I noticed that I had no problem with the multi GPUs training using the code from BTS .
Can you help me to solve the error reported by the multi-card operation? Thank you very much !!!
Hope to get your reply!
best wishes!
Hello! I had the same problem as you (one of) and I solved it by adding following lines in the end of BTSWrapper forward() function in bts/trainer.py: cpu_keys = [k for k, v in data.items() if isinstance(v, torch.Tensor) and v.device == torch.device("cpu")] for k in cpu_keys: data[k] = data[k].cuda() return data
Hello! Thank you very much for your reply!

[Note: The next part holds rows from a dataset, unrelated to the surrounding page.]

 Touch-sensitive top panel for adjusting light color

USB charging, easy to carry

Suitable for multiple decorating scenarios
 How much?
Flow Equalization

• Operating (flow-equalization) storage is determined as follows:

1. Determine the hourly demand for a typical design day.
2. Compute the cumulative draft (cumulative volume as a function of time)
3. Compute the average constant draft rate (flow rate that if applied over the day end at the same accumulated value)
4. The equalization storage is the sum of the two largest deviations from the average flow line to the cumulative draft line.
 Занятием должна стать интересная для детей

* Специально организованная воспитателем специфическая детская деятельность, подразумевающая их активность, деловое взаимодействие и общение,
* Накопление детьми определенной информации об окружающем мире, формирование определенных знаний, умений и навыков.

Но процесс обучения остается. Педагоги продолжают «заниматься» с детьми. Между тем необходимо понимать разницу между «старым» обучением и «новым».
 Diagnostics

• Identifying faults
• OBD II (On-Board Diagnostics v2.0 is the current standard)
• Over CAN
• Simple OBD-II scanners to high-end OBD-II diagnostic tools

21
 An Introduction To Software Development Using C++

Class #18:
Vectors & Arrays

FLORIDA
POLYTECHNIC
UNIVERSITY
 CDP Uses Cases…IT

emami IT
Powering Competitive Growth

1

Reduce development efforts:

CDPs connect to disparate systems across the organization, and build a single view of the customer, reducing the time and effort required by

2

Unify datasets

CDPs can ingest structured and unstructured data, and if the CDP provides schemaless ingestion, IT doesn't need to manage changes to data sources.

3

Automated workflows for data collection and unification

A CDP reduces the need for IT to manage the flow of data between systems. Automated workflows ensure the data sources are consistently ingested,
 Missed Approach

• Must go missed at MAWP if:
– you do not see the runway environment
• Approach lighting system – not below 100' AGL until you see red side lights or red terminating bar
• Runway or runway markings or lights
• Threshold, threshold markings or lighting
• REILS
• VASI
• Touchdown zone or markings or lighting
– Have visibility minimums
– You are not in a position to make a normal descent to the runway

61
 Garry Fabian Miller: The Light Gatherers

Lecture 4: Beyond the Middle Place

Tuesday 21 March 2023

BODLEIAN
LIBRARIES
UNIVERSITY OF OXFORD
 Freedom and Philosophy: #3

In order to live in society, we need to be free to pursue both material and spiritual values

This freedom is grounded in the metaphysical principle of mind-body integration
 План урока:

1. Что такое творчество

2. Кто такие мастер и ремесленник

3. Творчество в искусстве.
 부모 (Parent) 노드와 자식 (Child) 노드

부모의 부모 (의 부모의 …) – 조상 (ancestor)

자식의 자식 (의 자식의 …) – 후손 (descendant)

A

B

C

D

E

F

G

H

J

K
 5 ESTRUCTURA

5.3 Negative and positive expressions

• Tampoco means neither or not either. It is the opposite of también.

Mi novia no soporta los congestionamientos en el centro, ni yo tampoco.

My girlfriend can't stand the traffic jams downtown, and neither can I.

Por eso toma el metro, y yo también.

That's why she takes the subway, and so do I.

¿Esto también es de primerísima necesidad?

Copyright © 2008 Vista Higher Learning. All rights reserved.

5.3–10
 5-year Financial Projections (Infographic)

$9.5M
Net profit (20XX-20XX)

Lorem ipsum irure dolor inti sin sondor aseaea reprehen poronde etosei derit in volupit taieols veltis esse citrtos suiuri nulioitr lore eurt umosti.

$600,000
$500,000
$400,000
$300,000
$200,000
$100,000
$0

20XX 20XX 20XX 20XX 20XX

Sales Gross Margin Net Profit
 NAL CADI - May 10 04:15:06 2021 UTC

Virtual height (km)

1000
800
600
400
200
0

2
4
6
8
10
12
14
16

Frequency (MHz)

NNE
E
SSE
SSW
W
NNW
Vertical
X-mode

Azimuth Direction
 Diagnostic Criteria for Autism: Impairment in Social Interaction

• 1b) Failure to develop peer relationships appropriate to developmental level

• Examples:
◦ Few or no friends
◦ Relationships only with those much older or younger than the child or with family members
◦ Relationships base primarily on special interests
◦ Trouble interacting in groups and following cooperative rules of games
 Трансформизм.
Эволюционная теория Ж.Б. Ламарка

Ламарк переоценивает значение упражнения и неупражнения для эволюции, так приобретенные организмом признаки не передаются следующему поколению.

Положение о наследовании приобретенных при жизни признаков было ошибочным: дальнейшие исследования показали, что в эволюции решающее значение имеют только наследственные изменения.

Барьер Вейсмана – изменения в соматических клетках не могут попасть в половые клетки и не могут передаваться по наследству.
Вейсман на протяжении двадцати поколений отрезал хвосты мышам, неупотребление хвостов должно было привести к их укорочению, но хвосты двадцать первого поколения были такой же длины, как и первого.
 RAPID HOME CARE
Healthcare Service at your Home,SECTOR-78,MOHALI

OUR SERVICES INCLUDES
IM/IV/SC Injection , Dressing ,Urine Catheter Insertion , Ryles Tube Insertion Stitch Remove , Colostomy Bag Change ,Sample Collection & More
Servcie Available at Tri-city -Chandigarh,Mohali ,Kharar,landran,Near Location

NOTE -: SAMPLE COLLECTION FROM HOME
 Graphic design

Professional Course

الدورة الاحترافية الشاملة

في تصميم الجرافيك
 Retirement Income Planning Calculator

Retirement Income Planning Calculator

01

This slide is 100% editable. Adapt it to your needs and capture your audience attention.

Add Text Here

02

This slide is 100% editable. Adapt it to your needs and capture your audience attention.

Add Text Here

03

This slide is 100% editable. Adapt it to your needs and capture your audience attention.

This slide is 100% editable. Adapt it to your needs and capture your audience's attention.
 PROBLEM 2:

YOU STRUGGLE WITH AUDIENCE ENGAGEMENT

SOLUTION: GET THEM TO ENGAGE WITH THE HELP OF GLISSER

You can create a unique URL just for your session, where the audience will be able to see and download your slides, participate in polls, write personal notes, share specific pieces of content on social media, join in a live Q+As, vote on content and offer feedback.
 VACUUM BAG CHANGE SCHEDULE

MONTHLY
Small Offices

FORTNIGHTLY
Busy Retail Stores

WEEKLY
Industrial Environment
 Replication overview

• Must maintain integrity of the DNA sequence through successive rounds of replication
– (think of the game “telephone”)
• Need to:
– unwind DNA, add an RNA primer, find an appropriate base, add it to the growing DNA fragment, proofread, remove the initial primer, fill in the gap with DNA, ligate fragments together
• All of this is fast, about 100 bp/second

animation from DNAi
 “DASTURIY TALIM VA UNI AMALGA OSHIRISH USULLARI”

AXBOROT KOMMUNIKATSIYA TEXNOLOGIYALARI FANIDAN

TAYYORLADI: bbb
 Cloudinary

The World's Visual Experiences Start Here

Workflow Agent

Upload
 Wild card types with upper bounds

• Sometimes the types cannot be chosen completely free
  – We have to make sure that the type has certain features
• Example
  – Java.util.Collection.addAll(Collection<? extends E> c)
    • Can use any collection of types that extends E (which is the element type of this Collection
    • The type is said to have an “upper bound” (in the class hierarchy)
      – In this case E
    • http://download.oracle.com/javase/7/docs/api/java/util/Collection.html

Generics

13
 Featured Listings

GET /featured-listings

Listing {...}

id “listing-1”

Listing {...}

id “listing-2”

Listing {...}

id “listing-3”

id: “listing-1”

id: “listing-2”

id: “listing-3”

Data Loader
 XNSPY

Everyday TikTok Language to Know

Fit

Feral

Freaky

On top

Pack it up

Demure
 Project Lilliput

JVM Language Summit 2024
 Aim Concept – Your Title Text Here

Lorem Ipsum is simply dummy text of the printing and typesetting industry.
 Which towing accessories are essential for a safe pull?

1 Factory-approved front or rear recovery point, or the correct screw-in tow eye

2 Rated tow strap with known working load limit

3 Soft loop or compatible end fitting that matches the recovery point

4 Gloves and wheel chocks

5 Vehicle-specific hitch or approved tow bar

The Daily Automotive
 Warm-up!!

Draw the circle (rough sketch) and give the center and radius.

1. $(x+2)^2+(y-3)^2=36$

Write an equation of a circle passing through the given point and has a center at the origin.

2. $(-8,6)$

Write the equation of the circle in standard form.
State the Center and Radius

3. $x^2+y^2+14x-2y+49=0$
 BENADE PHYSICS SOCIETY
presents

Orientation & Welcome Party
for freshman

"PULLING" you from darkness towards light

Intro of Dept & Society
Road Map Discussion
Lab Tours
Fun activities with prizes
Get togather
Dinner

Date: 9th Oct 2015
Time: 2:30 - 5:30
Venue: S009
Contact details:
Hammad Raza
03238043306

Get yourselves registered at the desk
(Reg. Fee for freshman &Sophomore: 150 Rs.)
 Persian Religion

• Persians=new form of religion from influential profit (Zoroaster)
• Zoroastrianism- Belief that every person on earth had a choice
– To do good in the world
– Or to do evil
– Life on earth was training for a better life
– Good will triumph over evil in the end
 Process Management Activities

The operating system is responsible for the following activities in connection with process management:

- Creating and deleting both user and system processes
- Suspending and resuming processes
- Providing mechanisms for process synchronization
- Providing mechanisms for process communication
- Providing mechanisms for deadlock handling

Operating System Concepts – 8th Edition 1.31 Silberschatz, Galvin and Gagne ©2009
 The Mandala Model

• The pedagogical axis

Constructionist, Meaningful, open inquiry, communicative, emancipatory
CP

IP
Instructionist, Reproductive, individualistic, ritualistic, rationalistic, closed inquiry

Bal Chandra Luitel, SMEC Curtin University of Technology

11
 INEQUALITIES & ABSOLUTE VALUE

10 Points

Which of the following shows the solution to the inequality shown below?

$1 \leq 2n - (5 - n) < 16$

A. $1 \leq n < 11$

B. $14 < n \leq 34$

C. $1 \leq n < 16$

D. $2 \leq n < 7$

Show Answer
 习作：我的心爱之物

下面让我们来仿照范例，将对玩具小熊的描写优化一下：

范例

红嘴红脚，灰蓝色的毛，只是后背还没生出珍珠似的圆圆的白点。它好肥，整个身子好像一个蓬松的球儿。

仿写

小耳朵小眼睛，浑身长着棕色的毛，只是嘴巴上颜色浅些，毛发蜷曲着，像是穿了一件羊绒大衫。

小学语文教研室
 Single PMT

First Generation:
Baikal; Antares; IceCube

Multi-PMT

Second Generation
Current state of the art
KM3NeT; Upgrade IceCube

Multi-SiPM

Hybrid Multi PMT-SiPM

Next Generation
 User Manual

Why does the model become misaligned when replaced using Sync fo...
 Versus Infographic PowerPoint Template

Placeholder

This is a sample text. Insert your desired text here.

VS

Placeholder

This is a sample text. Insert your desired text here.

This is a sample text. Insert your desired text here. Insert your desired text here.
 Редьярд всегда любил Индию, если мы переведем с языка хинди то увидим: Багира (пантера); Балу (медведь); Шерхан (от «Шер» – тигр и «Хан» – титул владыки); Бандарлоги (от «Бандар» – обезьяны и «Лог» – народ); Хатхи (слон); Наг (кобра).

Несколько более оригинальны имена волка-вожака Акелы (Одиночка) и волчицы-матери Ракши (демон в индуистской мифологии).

This really makes the code work! However, I noticed that after adding the code you suggested, my code only uses one GPU to run (it seems that the default is to use GPU 0) and cannot use multiple GPUs to run. Do you have any way to solve it?
best wishes!
I decided just to reduce complexity of model to be able to run with only 1 gpu (similar setup as you , 2x 24 gb). At the start of training, it seems like both of my GPU's are doing work but shortly afterwards, all the work goes to one gpu. Good luck with your work.
Thank you very much! Your help means a lot to me!
Good luck with your work!
Hello! Thank you very much for such a new and excellent work! I have a question to ask you. when I run the training file train.py, there will be an error: "AssertionError: Gather function not implemented for CPU tensors".
However, I don't know what went wrong. I followed the steps in your README step by step. I am using a dual-card machine. the GPUs are NVIDIA RTX 4090, and the memory of a single card is 24GB, hope to get your reply!